Goal of the exercise:
According to the forum post on concurrent HTTP requests, which library did the request library's asynchronous call module become?

Source passage:
• • •

I came here to add something to Giovanni Carvalho’s post.
As an I/O-bound example we use 20 get requests to the site ‘http://example.org’. As a baseline we have the time with sequential requests arround 3.88 seconds.
import requests # for making http requests
results = [requests.get('http://example.org') for _ in range(20)]
# 3.88 s ± 23.7 ms per loop (mean ± std. dev. of 7 runs, 1 loop each)
As recommended by Giovanni, the concurrent.futures
library is one of the fastest and simplest ways to accomplish concurrency.
import concurrent.futures
with concurrent.futures.ThreadPoolExecutor(max_workers=20) as executor:
futures = [executor.submit(requests.get, 'http://example.org') for _ in range(20)]
results = [j.result() for j in concurrent.futures.as_completed(futures)]
# 341 ms ± 166 ms per loop (mean ± std. dev. of 7 runs, 1 loop each)
Another way to do it is using the pqdm library. We can summarize the library in (TQDM progress bar + parallelism)
from pqdm.threads import pqdm
inputs = ['http://example.org'] * 20
results = pqdm(inputs, requests.get, n_jobs=20)
# 392 ms ± 134 ms per loop (mean ± std. dev. of 7 runs, 1 loop each)
Finally, another way is using asynchronous calls, previously, the request library had its own asynchronous call module. However, the module has been converted into the grequests library.

• • •

Information provided:
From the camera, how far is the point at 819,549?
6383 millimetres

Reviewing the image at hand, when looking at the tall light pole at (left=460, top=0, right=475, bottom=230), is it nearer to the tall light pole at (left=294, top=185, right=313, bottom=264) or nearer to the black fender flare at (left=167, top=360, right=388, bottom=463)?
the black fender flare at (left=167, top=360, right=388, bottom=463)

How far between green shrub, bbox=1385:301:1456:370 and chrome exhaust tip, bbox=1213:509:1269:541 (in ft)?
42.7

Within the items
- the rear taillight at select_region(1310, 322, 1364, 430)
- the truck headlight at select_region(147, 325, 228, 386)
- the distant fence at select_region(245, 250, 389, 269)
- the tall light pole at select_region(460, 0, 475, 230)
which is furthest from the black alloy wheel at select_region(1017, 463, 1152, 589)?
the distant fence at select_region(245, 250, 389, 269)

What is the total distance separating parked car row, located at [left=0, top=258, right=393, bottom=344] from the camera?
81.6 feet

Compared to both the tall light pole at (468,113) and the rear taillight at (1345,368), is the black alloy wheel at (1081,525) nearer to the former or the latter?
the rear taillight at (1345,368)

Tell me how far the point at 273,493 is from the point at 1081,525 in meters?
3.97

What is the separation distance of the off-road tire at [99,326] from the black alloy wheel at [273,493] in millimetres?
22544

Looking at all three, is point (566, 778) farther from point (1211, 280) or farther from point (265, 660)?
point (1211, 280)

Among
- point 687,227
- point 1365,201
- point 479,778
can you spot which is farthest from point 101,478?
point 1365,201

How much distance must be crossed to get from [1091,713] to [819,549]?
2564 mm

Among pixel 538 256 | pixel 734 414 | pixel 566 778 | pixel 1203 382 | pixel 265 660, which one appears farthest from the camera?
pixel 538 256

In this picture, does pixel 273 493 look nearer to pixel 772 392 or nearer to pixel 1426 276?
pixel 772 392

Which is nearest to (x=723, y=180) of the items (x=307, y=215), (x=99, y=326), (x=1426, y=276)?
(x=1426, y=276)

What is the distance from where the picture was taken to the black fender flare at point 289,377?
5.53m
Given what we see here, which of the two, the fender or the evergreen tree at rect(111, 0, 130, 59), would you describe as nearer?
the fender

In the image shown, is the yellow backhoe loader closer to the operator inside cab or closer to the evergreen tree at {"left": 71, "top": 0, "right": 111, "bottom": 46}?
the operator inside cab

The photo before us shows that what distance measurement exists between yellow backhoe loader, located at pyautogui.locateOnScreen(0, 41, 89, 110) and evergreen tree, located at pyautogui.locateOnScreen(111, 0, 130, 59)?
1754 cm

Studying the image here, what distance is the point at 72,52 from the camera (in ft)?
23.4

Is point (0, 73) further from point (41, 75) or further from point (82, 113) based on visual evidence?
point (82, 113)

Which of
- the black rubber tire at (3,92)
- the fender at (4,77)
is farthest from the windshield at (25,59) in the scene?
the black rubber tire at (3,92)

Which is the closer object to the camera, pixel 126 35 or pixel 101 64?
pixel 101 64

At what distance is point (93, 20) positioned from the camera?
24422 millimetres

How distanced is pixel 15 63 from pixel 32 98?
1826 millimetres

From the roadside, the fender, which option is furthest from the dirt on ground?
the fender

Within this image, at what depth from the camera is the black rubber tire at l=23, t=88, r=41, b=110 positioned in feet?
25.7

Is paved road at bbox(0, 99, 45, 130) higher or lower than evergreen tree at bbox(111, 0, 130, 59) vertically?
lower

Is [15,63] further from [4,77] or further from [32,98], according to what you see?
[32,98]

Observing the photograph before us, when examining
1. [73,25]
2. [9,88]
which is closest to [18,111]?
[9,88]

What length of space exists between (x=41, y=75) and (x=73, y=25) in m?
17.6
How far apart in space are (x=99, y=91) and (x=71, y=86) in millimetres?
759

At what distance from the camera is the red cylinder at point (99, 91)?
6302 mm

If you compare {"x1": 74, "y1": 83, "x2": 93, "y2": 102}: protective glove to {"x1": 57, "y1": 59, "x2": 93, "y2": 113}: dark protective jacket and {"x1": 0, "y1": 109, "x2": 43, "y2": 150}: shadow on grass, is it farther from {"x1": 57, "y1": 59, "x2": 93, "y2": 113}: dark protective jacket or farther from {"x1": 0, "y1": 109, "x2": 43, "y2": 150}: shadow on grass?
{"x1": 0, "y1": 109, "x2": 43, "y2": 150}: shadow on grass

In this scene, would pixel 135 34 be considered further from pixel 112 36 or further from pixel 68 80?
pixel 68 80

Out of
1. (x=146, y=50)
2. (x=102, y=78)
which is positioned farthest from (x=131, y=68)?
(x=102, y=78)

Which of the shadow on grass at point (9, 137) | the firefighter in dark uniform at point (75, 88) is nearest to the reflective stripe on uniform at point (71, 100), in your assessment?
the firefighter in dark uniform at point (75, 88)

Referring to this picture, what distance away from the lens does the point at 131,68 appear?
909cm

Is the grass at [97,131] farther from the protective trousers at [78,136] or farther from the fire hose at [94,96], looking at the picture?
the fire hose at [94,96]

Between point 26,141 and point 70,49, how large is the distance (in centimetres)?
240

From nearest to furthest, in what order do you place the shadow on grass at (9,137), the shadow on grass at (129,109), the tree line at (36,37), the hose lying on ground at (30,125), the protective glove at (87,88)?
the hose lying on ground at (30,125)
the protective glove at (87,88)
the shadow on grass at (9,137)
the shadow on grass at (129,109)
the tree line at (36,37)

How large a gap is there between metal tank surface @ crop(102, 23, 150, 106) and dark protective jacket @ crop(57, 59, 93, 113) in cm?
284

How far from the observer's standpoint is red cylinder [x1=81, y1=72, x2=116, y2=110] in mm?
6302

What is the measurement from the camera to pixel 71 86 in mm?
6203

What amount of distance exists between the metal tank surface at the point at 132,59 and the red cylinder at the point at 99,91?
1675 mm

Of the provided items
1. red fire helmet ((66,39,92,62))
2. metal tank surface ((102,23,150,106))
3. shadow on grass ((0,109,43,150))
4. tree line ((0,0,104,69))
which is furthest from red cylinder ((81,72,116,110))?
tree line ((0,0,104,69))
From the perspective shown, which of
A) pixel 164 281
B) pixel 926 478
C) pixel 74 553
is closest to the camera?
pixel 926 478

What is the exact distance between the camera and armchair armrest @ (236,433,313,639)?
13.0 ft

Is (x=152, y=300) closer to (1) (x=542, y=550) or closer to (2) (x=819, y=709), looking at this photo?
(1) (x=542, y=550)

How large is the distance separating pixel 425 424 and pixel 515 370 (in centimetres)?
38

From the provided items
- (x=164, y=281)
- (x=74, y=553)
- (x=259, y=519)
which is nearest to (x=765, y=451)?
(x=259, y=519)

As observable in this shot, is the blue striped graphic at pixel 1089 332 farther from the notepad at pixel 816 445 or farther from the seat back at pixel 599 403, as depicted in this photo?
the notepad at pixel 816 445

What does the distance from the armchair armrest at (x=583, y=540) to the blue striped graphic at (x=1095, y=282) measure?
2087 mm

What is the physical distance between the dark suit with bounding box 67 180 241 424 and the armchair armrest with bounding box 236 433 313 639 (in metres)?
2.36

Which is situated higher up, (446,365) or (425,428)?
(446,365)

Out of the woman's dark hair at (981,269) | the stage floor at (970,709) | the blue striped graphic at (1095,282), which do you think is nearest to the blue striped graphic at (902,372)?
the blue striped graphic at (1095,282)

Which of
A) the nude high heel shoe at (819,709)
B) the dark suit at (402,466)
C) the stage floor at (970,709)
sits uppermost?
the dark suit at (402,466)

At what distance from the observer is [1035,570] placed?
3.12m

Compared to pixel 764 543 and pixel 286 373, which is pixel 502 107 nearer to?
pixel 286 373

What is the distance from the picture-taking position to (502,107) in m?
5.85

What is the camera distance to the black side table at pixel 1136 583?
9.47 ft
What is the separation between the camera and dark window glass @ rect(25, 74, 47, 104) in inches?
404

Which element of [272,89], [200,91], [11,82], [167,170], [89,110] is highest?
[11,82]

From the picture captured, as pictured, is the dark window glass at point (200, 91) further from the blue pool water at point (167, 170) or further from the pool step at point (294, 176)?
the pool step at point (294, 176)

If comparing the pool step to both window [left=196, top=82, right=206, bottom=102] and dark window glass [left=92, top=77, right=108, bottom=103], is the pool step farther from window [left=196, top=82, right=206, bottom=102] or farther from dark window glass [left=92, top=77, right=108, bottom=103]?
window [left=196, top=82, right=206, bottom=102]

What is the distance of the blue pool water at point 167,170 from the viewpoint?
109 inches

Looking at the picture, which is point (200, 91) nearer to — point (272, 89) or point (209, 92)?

• • •

Result of this exercise:
The grequests library.